• [Work task]: If a record contains a picture, skip the picture and transcribe the rest exactly.

• [Excerpted data]:

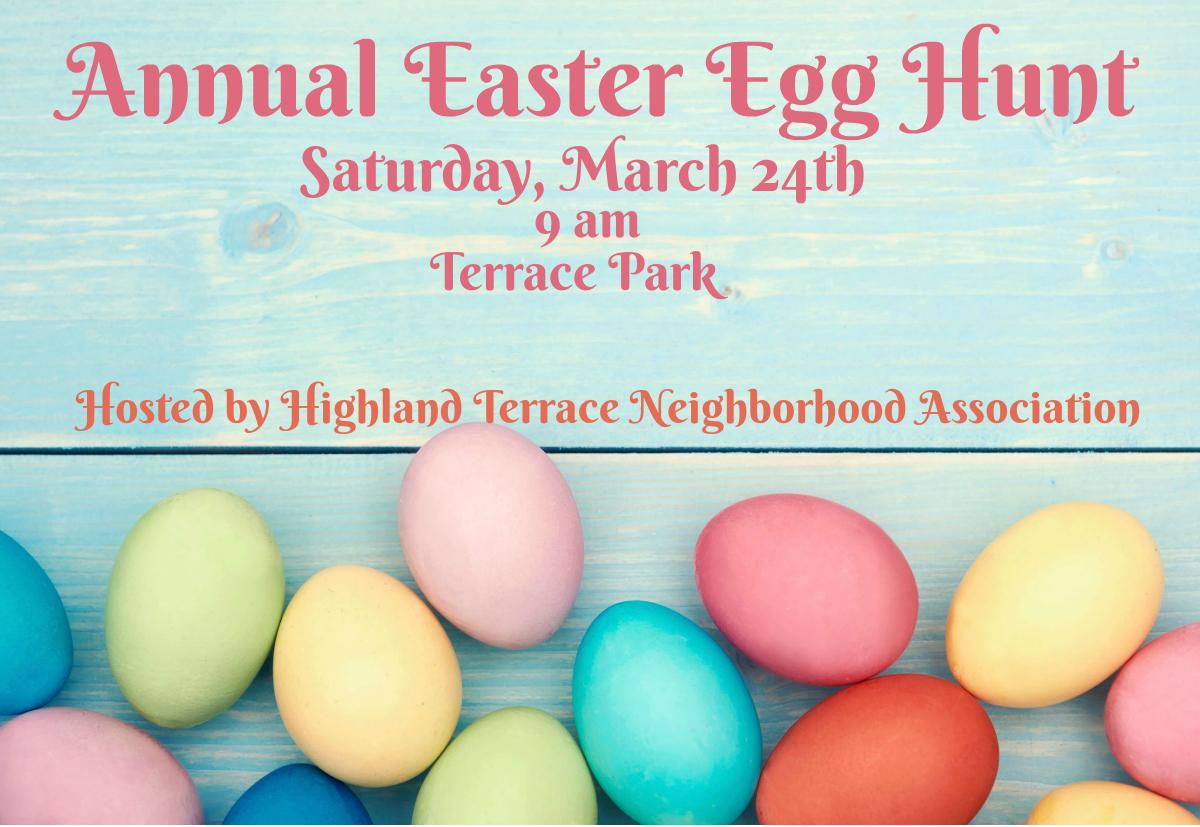 Egg Hunt.jpg
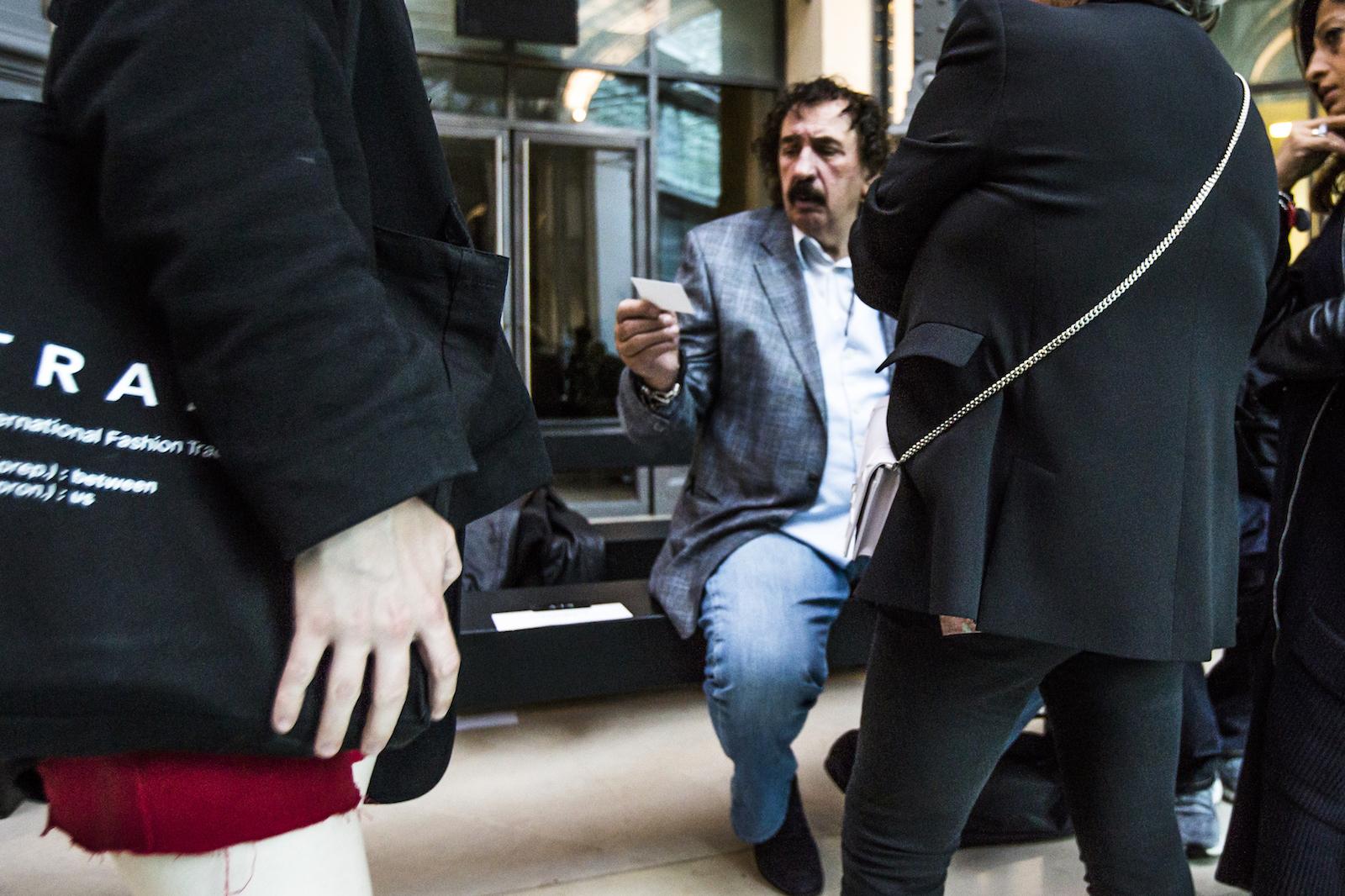 miljonär dating show Bravo plats dejtingsajt bedragare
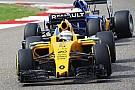 Renault pondrá en marcha un desarrollo más agresivo
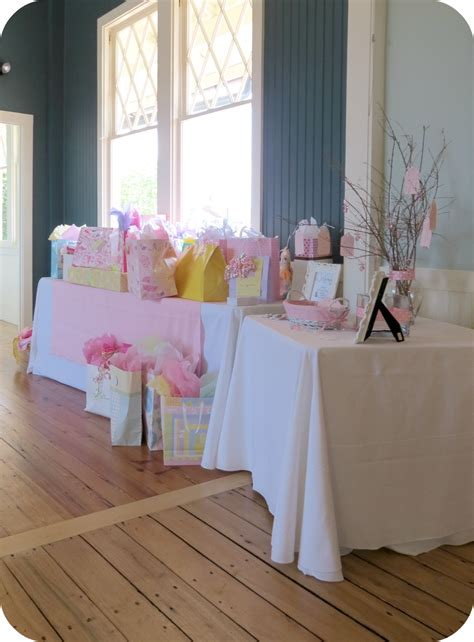 and table shower beginnings baby shower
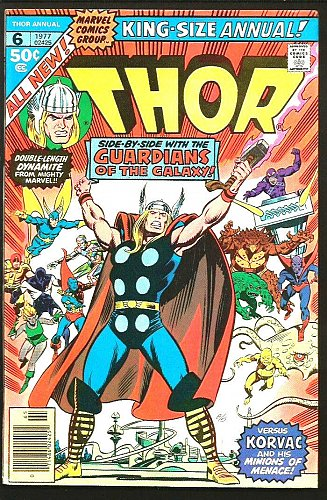 THOR King Size ANNUAL 6 GUARDIANS OF THE GALAXY Marvel Comics 1977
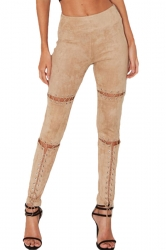 Womens Faux Suede Keyhole Cross Lace-up High Waist Leggings Apricot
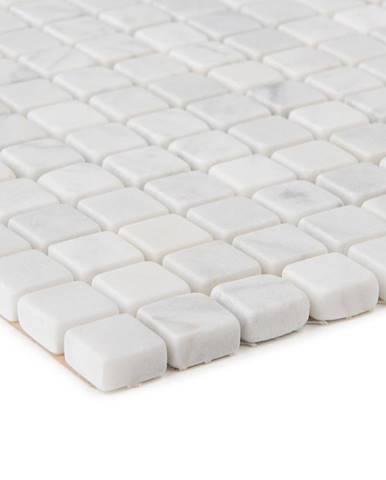 Mozaika marmor white wave 41343 30,5x30,5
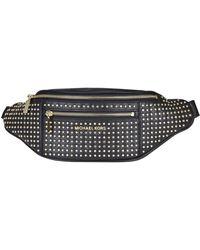 MICHAEL Michael Kors Mott Embellished Belt Bag - Black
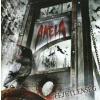 Akela Fejetlenség (CD)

• [Final answer]:
 Egg Hunt.jpg
 miljonär dating show Bravo plats dejtingsajt bedragare
 Renault pondrá en marcha un desarrollo más agresivo
 and table shower beginnings baby shower
 THOR King Size ANNUAL 6 GUARDIANS OF THE GALAXY Marvel Comics 1977
 Womens Faux Suede Keyhole Cross Lace-up High Waist Leggings Apricot
 Mozaika marmor white wave 41343 30,5x30,5
 MICHAEL Michael Kors Mott Embellished Belt Bag - Black
 Akela Fejetlenség (CD)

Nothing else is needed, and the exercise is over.